くくく、と楽しそうに笑うのは彼の癖。
私が彼の低い声に顔を真っ赤にするのもいつものことだけれど、それが毎回、彼にとっては楽しいものみたい。
なかなか慣れない私に、ローさんは嫌な顔ひとつせず付き合ってくれる。
「ありがとう」と「ごめんなさい」が私の中にあって、どちらも表現できないのがもどかしい。
強引に閉じ込めて自分しか見れないように……なんて、きっと腹黒のお兄ちゃんと仲のいいローさんなら出来そうだけれども、そうしないのは私のことを考えてくれているからだと思う。

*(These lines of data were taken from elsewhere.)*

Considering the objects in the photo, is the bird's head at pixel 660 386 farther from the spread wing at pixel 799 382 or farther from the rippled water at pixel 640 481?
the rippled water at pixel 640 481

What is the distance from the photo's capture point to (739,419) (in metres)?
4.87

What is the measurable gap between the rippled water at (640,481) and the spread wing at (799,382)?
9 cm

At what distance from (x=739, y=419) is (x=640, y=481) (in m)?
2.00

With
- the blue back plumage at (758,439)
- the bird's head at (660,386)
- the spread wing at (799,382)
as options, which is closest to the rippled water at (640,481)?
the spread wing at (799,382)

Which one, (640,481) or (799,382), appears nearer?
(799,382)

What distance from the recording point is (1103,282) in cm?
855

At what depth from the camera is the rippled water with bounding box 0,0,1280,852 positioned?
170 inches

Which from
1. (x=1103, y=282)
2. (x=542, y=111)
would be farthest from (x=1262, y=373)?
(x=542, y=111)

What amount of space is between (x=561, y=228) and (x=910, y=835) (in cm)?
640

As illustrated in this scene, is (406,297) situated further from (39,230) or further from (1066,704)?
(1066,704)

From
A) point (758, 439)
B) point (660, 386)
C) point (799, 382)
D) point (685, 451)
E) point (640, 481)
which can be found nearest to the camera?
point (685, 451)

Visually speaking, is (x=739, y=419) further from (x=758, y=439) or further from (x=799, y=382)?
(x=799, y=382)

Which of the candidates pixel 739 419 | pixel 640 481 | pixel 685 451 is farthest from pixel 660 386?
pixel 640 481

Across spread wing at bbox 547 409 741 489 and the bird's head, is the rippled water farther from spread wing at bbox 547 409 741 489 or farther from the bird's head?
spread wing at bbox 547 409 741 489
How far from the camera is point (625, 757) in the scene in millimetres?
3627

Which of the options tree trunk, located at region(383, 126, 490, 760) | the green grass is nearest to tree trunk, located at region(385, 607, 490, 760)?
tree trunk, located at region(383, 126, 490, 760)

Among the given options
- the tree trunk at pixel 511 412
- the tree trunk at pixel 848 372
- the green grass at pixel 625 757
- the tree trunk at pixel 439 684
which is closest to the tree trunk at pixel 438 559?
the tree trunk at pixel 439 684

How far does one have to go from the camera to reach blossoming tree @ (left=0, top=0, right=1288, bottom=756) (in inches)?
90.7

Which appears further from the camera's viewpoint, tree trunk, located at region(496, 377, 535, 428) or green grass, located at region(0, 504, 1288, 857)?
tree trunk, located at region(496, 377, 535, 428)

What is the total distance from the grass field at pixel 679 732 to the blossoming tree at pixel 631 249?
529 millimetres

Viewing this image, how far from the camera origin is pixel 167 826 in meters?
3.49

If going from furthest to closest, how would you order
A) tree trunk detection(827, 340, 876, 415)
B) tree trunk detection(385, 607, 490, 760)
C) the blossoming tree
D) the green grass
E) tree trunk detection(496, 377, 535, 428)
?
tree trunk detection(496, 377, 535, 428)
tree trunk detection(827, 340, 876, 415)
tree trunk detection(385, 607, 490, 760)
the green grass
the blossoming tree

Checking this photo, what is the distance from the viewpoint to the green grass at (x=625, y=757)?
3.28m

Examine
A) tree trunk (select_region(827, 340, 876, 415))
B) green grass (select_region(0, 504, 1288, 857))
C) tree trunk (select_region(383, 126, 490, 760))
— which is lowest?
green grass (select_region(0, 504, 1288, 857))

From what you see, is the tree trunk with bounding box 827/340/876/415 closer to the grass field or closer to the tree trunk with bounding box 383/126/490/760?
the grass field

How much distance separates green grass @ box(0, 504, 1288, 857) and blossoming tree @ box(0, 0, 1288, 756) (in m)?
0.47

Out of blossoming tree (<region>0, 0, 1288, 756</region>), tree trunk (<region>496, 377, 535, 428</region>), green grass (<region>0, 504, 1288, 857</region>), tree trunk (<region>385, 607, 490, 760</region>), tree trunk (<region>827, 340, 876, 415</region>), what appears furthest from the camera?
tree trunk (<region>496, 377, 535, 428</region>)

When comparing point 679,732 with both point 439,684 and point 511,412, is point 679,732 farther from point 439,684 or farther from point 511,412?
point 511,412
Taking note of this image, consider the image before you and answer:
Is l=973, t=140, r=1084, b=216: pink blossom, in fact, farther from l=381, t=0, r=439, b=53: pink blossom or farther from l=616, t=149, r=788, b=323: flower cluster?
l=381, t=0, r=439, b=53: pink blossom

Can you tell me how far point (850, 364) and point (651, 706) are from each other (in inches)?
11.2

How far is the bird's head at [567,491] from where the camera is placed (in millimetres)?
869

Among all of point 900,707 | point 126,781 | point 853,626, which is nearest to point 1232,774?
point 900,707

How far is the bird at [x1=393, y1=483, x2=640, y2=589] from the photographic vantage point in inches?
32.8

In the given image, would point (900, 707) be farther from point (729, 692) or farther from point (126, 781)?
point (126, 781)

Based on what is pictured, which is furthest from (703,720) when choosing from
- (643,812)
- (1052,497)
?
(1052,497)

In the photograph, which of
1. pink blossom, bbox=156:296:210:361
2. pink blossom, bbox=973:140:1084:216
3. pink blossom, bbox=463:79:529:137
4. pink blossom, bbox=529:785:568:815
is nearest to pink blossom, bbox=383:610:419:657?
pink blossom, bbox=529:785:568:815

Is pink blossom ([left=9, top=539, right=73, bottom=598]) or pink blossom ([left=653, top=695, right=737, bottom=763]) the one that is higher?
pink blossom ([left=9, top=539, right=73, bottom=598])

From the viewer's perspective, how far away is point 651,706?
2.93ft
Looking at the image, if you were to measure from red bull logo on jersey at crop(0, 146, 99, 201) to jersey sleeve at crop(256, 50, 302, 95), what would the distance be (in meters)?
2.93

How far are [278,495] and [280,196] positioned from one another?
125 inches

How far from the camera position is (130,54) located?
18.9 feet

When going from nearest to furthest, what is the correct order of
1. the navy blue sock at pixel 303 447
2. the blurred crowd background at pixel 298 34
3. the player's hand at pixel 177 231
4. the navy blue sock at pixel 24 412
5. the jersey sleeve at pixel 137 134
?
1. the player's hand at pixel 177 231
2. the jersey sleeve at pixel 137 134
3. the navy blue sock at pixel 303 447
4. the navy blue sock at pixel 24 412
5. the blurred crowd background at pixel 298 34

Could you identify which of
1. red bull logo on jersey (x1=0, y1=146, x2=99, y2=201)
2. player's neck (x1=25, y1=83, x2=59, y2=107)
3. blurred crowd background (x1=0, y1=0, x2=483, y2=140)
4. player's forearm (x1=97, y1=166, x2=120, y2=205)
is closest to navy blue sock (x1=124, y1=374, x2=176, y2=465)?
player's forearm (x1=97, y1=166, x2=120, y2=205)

ローさんへの気持ちが、10分の1でもいいから伝えることができればいいのに。
勇気のたりない私に、いつも手を差し伸べてくれるローさん。
「」
名前を呼ぶ、その声が好き。
私を撫でてくれる、その指が好き。
何も言わず、静かに見守ってくれる、その瞳が好き。
「……………」
自分の思考に捕らわれた私は、ローさんの言葉を聞き逃してしまった。
「こっちを向け、」
言われてローさんのほうを向くと、ローさんは意地悪な笑みを浮かべていて。
「ずっとそばにいろよ」
真正面から言われて、私は思わず顔を真っ赤にして両手で顔を隠してしまう。
2人きりのときは、そうやって言葉にしてくれる。
意地悪な表情をするのは照れ隠し……なのかな?
「見てて飽きねぇ」
喉の奥で楽しそうに笑ったローさんは、私を引き寄せて。
「もう一度、耳元で言ってやろうか?」
そう低い声で私の耳へ言葉を流して、楽しそうに笑った。